■ TEXTE FOURNI ■
--- --- ---

Arrivé en France à 7 ans, il apprit à lire et à écrire et plus tard le métier de maçon qu’il exerça. Il raconte que c’est sa sœur qui le poussa à chanter sur scène les textes qu’il écrivait tout seul chez lui sur des cahiers d’écoliers. Si « Pour une amourette » l’a fait connaître cela ne peut occulter les autres titres hérités de son histoire comme il le dira lui-même « on ne peut pas oublier que vos parents ont pris devant vous le fusil pour vous défendre. » Cette fidélité à l’engagement familial, à la lutte contre les injustices, au fait d’avoir « fait parfois des concessions, mais jamais de compromis » marquera toute sa vie ses rapports au métier et aux médias.

Invité d’une émission de Philippe Bouvard, la coqueluche du Figaro, qui avait trouvé judicieux de faire une émission de variétés dans le restaurant de luxe « Chez Maxim’s » il ne se démonta pas. (extrait)
Bouvard « Lény Escudéro vous chez Maxim’s c’est une surprise ?
- Mais ce n’est pas la 1re fois que je viens !
- Ah oui ?
- Oui j’étais encore maçon et, à la pause midi, pendant qu’un de mes collègues occupait le singe qui est devant l’entrée, je suis rentré en bleu de travail pour demander si on pouvait me chauffer ma gamelle et je peux vous dire qu’ici on ne fait pas chauffer les gamelles ! »
Rires gênés.
Bouvard essaie de se reprendre.
« Si vous aviez des choses à dire aux riches qu’est-ce que vous leur diriez ?
- Je leur dirais qu’ils essaient avec tout leur argent de pisser pendant deux heures… »

Plus de rire il est temps qu’il aille chanter et il entame alors « L’an 3000 ».
« ça se passe en l’an 3000, sur terre, notre paradis (…)
Dis-moi comment c’était un arbre
Etait-ce en pierre ou bien en marbre »
.

Applaudissements polis des convives pas encore remis de ses deux répliques qui tranchent si fort avec le lieu

Le succès ne lui est jamais monté à la tête ni ne lui a fait perdre de vue ce qui lui semblait important.

Lény qui était capable de refuser des galas lucratifs pour aller construire un hôpital au Dahomey ou une émission de télévision pour soutenir une grève des caméramans, ne cherchera pas non plus à surfer sur le succès de son tube « Pour une amourette » mais choisit de partir pour l’Amérique du Sud, puis entreprend un tour du monde qui durera cinq ans avec femme et enfants, d’abord avec ses droits d’auteur, puis comme un routard. « C’est sûr que pour faire carrière, admettait-il, je ne suis pas quelqu’un de très prudent ».

--- --- ---

Une série d'enregistrements:
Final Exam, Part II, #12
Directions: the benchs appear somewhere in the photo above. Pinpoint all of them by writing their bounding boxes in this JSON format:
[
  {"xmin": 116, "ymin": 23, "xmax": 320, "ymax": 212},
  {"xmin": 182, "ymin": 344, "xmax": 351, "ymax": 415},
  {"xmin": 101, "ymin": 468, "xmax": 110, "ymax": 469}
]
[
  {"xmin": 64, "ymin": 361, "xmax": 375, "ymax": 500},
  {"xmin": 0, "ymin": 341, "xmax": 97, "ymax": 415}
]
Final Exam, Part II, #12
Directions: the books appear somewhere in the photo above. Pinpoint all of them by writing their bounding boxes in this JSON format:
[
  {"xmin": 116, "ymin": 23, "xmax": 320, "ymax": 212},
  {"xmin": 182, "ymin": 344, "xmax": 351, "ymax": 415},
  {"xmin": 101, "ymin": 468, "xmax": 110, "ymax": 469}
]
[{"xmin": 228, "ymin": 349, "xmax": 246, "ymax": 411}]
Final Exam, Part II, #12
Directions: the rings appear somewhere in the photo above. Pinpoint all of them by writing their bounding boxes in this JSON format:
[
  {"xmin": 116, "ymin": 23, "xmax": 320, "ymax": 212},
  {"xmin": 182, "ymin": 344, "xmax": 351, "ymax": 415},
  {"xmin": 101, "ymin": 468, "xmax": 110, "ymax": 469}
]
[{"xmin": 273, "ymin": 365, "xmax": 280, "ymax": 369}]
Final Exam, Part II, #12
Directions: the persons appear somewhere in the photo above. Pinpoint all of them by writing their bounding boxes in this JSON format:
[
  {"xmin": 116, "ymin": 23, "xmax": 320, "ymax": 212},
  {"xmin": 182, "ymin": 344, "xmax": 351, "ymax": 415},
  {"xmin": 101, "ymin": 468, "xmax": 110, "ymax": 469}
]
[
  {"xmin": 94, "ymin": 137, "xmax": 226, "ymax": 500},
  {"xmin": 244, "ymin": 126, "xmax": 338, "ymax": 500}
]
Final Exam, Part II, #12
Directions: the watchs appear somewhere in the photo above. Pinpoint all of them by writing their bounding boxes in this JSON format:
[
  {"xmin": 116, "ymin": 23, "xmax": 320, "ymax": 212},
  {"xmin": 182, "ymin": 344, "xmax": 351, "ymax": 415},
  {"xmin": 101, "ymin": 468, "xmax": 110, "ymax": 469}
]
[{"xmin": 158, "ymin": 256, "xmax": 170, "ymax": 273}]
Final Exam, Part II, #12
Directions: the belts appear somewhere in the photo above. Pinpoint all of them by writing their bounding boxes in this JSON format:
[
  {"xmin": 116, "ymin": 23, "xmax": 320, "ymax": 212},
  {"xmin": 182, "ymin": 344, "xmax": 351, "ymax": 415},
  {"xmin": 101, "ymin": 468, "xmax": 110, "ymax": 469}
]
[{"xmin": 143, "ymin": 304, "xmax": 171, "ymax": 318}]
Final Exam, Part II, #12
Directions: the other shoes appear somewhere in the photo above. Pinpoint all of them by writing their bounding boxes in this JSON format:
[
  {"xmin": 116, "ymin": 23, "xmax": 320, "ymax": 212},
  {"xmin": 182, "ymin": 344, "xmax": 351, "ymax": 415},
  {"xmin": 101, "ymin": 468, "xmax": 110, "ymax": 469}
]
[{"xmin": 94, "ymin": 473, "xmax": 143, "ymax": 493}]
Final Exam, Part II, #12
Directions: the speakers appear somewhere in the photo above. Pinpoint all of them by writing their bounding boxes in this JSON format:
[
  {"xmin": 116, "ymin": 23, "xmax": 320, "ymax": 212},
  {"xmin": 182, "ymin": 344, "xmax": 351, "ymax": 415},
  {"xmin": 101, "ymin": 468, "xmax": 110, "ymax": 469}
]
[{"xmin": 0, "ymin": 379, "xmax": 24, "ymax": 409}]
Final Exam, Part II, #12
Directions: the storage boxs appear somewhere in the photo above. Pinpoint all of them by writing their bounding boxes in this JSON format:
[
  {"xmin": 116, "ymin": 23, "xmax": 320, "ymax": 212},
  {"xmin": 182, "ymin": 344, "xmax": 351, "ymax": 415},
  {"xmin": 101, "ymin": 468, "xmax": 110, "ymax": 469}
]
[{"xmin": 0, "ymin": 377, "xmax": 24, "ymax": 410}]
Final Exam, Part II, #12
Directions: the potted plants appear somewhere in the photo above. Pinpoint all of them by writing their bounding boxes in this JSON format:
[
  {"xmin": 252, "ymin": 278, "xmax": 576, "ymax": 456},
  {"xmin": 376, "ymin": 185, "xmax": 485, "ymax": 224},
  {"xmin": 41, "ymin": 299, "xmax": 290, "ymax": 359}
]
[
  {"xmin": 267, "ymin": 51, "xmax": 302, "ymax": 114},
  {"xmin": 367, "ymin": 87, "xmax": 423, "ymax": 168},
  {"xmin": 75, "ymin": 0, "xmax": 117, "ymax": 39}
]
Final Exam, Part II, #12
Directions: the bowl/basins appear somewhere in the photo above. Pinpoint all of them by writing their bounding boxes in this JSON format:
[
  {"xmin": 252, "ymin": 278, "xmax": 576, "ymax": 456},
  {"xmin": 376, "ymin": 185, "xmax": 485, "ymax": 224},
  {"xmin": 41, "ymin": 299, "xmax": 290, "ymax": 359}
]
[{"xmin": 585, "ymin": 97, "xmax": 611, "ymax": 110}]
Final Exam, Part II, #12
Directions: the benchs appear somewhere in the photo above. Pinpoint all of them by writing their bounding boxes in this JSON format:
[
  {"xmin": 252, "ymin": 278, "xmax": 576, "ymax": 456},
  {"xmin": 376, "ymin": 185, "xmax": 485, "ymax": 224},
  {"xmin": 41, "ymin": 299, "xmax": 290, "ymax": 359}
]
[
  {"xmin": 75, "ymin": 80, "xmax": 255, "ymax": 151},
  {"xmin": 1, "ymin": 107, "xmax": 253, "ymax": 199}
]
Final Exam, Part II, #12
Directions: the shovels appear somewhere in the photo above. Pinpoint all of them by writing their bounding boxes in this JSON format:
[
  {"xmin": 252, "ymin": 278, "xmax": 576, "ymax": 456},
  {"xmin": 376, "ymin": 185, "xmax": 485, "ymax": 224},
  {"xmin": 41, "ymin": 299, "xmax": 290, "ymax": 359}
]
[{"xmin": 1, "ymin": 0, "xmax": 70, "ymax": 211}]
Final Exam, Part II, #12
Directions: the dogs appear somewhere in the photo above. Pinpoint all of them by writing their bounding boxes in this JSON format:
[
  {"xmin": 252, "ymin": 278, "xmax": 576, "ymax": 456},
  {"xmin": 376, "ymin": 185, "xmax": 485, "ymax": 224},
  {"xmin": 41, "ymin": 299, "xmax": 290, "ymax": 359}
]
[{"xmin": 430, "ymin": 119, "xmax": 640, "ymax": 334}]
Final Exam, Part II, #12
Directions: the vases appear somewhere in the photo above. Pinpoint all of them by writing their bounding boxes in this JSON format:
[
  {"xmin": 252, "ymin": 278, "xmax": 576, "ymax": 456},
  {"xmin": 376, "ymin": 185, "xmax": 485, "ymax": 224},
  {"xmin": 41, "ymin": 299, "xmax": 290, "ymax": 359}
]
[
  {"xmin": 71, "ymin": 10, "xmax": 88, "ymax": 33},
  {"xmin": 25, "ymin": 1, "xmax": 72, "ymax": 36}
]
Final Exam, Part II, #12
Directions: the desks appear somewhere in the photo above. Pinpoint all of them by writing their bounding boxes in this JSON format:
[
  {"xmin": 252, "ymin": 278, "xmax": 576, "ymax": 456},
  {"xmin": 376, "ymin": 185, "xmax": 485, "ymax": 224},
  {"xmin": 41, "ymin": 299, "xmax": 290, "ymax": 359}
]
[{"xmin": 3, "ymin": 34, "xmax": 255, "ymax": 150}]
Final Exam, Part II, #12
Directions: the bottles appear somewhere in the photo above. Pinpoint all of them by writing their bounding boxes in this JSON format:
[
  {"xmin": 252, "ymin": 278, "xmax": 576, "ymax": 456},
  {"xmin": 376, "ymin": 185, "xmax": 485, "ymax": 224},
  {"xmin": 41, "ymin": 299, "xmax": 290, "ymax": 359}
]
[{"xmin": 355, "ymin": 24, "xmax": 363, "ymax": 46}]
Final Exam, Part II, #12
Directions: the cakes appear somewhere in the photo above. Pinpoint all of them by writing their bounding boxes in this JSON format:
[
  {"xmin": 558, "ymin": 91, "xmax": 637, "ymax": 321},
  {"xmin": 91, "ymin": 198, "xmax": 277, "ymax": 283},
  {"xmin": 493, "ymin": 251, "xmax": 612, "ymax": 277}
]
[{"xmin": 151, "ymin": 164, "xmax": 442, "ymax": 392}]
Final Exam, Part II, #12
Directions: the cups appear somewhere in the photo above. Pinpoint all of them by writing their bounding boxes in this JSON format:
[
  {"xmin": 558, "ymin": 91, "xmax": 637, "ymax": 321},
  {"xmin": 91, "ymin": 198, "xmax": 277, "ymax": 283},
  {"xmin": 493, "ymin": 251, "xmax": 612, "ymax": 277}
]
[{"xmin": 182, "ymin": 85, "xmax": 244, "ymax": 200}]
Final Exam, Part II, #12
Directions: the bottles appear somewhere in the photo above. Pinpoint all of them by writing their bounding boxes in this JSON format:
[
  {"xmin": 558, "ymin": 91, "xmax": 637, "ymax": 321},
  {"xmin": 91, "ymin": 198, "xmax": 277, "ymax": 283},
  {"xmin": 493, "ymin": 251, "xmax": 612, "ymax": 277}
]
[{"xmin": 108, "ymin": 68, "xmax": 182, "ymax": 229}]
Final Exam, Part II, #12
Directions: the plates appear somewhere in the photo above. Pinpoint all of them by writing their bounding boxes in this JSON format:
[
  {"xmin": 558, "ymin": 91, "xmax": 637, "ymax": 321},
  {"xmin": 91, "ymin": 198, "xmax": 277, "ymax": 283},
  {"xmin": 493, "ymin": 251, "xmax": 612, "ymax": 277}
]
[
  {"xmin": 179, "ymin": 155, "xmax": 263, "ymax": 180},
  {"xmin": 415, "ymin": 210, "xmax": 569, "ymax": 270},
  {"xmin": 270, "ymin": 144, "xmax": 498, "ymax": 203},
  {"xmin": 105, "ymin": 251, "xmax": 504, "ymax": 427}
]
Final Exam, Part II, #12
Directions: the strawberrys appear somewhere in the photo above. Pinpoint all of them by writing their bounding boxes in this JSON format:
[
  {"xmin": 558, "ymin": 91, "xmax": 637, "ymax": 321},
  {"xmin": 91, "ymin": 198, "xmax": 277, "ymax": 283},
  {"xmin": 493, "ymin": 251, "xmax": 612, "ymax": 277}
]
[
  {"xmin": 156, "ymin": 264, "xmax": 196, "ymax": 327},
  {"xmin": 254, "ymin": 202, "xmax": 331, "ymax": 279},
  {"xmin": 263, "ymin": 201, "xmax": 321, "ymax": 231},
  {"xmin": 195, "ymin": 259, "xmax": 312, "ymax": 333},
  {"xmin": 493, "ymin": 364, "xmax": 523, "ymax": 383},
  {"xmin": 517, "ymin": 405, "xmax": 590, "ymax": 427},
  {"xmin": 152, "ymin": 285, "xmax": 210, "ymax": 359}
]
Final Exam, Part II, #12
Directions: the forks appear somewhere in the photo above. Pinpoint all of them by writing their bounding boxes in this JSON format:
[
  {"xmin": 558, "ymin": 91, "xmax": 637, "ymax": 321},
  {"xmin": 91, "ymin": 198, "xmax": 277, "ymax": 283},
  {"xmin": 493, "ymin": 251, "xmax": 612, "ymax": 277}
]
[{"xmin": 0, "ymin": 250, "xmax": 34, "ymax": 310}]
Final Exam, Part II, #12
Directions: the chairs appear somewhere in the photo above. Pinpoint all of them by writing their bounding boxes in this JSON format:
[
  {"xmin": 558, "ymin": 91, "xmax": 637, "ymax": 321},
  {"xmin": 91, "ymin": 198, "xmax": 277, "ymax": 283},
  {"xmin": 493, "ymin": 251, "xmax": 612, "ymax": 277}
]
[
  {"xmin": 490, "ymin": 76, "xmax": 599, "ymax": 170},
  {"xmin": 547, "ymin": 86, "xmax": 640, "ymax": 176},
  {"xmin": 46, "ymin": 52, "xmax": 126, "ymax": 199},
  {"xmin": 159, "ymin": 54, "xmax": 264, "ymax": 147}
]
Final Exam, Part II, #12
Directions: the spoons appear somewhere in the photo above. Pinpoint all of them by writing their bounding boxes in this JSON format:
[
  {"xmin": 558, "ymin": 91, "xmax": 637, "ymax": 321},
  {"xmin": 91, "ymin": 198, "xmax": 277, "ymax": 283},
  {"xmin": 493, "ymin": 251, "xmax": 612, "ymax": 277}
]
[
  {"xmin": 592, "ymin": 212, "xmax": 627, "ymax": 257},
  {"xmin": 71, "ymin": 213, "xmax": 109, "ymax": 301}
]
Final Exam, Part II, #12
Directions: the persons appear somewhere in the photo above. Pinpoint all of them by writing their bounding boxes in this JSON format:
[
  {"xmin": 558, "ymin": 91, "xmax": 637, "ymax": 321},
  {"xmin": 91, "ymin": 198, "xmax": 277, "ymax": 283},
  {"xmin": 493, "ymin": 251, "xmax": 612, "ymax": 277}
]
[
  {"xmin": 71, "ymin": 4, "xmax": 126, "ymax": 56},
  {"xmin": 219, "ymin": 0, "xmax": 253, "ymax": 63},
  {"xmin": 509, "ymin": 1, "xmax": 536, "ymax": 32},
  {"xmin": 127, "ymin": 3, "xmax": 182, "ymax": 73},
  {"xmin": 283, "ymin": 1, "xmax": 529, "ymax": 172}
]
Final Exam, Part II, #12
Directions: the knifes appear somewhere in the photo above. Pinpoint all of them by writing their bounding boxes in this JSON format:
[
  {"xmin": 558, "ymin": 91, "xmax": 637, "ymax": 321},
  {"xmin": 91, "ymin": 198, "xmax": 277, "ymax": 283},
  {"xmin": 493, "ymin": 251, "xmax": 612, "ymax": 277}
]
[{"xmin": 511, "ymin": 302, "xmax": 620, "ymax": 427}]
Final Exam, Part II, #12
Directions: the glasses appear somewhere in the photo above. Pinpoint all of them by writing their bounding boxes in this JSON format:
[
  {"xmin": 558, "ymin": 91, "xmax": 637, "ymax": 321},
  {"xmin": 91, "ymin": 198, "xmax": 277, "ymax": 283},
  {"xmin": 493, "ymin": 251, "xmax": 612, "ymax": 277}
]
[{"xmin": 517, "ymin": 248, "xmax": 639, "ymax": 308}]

--- --- ---

■ ÉNONCÉ DE L'EXERCICE ■
Réécrivez le passage du texte sur Lény Escudéro compris entre « Bouvard essaie de » et « lui semblait important. », bornes incluses, en substituant « invités » à « convives ».

■ RÉSULTAT DE L'EXERCICE ■
Bouvard essaie de se reprendre.
« Si vous aviez des choses à dire aux riches qu’est-ce que vous leur diriez ?
- Je leur dirais qu’ils essaient avec tout leur argent de pisser pendant deux heures… »

Plus de rire il est temps qu’il aille chanter et il entame alors « L’an 3000 ».
« ça se passe en l’an 3000, sur terre, notre paradis (…)
Dis-moi comment c’était un arbre
Etait-ce en pierre ou bien en marbre »
.

Applaudissements polis des invités pas encore remis de ses deux répliques qui tranchent si fort avec le lieu

Le succès ne lui est jamais monté à la tête ni ne lui a fait perdre de vue ce qui lui semblait important.